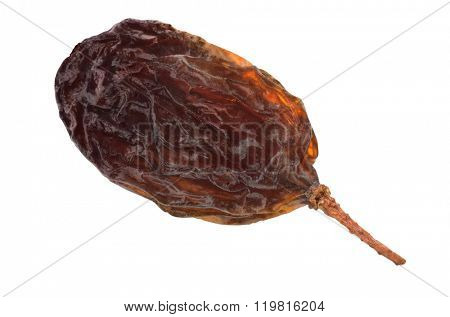 Single raisin fruit isolated with path on white background. Macro image.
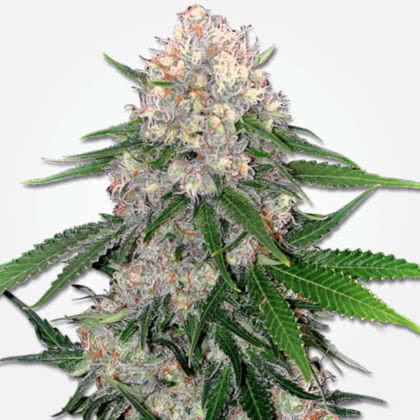 Critical Feminized Seeds for sale from MSNL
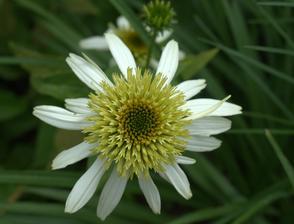 limetková echinacea - je žlto biela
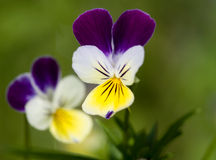 Purple-yellow flowers, macro shot. Purple-yellow flowers on green background Royalty Free Stock Photos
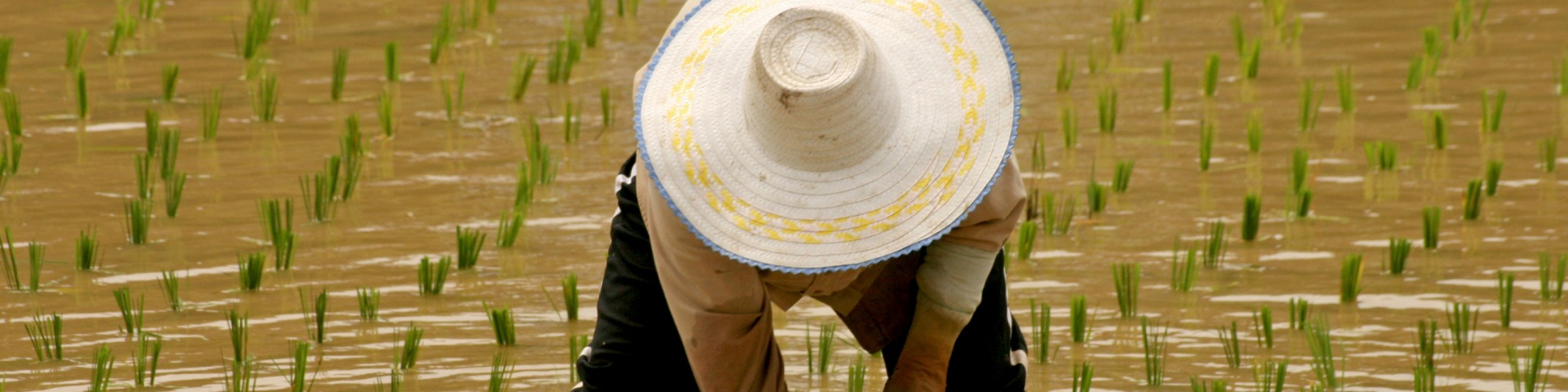 thai_rice_farmer[1]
------------------------------
TASK DETAILS:
From the line with "limetková echinacea - je žlto biela" through the last line of the entries above, transcribe everything exactly, both ends included, but not the pictures.

SOLUTION:
 limetková echinacea - je žlto biela
 Purple-yellow flowers, macro shot. Purple-yellow flowers on green background Royalty Free Stock Photos
 thai_rice_farmer[1]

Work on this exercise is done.